The Last Kingdom is based on a series of books by Bernard Cornwell, The Saxon Stories, but of course, once you’re adapting stuff for TV, things change.

Image: The Last Kingdom/Netflix

Speaking of experimenting, Schiller also talked about improvisation on set, once again revealing how sausage is made:

"One of the things that one learns, is sometimes you have a bit of dialogue or something, and it doesn’t feel quite right or it needs a bit of a tweak. But oftentimes when actors don’t really like whatever it is, that’s the bit that they need to solve. If they solve it, the whole thing works much, much better. Generally speaking the writers will give you stuff which may have some uncomfortable corners in it, or things which are a little bit difficult to say, and they’ve written like that for a reason. If you can find out what the reason is, you’re probably gonna do a better job, because actors aren’t writers, even if they are, that’s not their job in this particular place. What would actors will often do is they are just kind of soften it. They’ll make it a little bit the same because it’s not their skill set, that’s not a criticism, it’s just not what you’re supposed to be doing. So the vocabulary will decrease, and there’ll be more hesitations and ‘ums’,  people touching their face and scratching their arses."

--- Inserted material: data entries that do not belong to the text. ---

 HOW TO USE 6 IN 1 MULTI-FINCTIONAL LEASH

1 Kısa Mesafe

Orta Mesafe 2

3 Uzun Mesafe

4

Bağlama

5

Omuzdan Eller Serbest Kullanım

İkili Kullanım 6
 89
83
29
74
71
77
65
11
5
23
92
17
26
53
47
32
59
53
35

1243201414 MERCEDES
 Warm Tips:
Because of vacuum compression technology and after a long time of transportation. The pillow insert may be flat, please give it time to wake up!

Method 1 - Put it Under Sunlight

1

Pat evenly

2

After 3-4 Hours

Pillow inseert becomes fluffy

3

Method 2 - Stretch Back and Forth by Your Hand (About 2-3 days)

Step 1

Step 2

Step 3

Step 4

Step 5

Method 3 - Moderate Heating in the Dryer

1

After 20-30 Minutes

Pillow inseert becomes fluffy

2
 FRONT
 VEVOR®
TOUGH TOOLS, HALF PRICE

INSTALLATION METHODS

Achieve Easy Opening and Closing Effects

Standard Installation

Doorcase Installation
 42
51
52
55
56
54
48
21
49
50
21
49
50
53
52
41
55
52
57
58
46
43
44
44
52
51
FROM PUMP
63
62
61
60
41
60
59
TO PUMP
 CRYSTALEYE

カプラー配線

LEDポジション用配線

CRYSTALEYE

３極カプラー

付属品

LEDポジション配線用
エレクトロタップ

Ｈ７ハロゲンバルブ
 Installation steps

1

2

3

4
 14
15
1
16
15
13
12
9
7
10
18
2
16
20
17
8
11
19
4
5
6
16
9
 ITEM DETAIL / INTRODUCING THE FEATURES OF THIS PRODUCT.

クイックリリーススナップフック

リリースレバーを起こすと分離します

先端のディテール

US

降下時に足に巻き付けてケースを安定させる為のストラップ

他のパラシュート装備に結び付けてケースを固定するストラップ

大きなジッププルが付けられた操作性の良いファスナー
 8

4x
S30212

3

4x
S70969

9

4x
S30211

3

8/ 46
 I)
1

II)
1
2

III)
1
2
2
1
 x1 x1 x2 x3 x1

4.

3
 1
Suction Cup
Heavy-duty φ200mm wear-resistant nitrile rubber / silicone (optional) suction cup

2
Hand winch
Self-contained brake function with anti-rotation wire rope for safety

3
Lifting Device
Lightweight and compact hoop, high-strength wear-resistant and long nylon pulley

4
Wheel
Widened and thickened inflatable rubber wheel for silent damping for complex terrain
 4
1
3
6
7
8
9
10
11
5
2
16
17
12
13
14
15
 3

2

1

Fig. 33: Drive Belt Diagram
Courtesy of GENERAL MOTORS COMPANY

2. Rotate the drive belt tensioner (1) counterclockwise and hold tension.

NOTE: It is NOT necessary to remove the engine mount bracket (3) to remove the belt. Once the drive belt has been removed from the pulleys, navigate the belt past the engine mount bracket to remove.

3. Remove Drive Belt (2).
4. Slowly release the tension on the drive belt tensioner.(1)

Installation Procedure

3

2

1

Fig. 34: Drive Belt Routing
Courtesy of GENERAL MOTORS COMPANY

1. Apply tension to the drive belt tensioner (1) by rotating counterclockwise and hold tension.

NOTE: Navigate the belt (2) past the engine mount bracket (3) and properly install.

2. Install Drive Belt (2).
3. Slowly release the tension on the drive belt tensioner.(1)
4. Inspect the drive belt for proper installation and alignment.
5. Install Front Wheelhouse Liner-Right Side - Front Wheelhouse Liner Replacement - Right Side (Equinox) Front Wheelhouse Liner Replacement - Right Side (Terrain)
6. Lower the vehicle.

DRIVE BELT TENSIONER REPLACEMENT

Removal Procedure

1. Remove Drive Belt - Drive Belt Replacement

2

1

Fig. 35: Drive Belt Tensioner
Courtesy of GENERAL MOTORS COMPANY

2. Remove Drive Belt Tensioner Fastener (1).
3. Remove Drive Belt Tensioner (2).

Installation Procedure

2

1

But don’t think that Schiller isn’t appreciate of the writers’ work. “I could certainly recognize in the scripts in the last season that the writers definitely knew who Aethelhelm was,” he said. “There were forms of speech and so on, which just sounded like him.” That’s why, generally, he sticks to the script:

"A little bit of improvisation, like you say is OK, but it’s just better not to. If you could manage to do what they wrote, chances are it’s gonna be better than anything you come up with on the day. Scripts will go through processes and processes, and sometimes that can make things flatten a bit. But what it really means is that, maybe a couple of writers and three or four executive producers have really thought very, very hard about every bit of it. You start changing that and you’re changing weeks of work. What almost always happens if you say ‘Wouldn’t this be a good idea?’ They say all right, then we shoot it, and it never makes the edit (laughs)."

Finally, I had to ask Schiller for an embarrassing story from set — usually, these involve horses, but not always. “I’ve been racking my brains; I couldn’t think of anything sufficiently embarrassing,” he said. “I haven’t spent that much time on the horses, I don’t do an awful lot of riding around. I do remember that the little boy who plays my grandson (Marcell Zsolt Halmy), who was terribly sweet, in the middle of a very important scene, he farted very loudly. He was absolutely mortified, the little chap. Everyone thought it was hilarious and he just stared around with these huge eyes and we all had to say, ‘Oh no, it’s alright, it’s alright, it’s alright’.”

"Without being too personal about it, the last season I was quite often very preoccupied because my little boy wasn’t very well, he’s fine now, but I was always in a rush. I was always flying back to London. I must have spent so many hours on planes last year, it was ridiculous. So in a way, that whole period of time, my intense memories are to do with looking after my little boy. I have very fond memories of shooting, but there was a bit of a whirlwind,  all happening at the same time."

We appreciate Mr. Schiller thinking about this question in advance, and wish his boy nothing but the best.